Software and online services support Universal Acceptance when they offer the following capabilities:
A. Can accept any domain name or email name as an input from a user interface, from a document, or from another app or service
B. Can validate and process any domain name or email name
C. Can store any domain name or email name
D. Can output any domain name or email name to a user interface, to a document, or to another app or service
Unfortunately, older apps and online services don’t always offer those capabilities. Sometimes they lack support for Unicode; sometimes they make wrong assumptions about new domain names, or even assume they don’t exist. Sometimes they support Universal Acceptance in some features but not in all.
How can Universal Acceptance be measured?
Universal Acceptance can be measured in a few ways.
1. Source code reviews and unit testing
2. Manual testing
3. Automated testing
#1 means inspecting the source code and verifying that only the correct programming techniques, software libraries and interfaces (AKA “APIs”) have been used, then verifying that the app or service works by testing against specific test cases for the capabilities A-D listed above. #1 is only practical for app developers and online service providers.
UASG is reaching out directly to the community of app developers and the largest online service providers to encourage them to perform source code reviews and testing to determine the level of Universal Acceptance in their offerings. UASG is also providing a list of criteria which can be used to develop test cases for the capabilities A-D listed above.
#2 can be done by anyone, but it’s labor-intensive. Examples of #2 would include submitting an email address when registering for an online service and verifying that it has been accepted.

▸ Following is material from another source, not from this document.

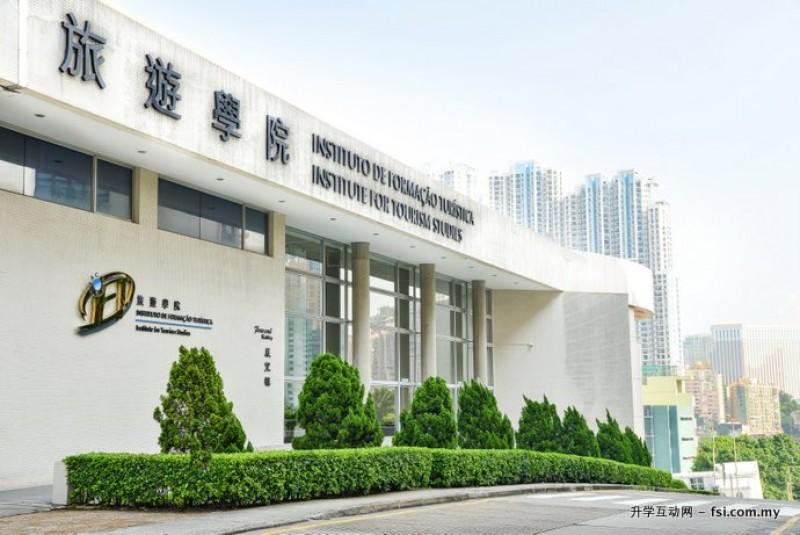 IFT 氹仔分院内的综合教学大楼 — 展望楼。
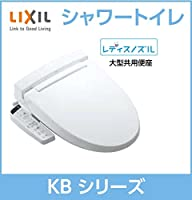 INAX LIXIL・リクシル シャワートイレ KBシリーズ【CW-KB21QC】 温水洗浄便座 KB21 ウォシュレット[新品]【RCP】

Since there are lots of potential online services to sign up for, and lots of potential new email address combinations, one must pick and choose which combinations of app, services, email address and/or domain name to test.
UASG is developing a list of top web sites, apps, email addresses and domain names suitable for testing.
#3 requires up-front technical work, but is more scalable to large measuring and monitoring efforts. An example of #3 is the recent gTLD investigation performed by APNIC on behalf of ICANN. <http://www.potaroo.net/reports/Universal-Acceptance/UA-Report.pdf >
UASG is investigating methods of automated testing for Universal Acceptance and will share these as they are developed.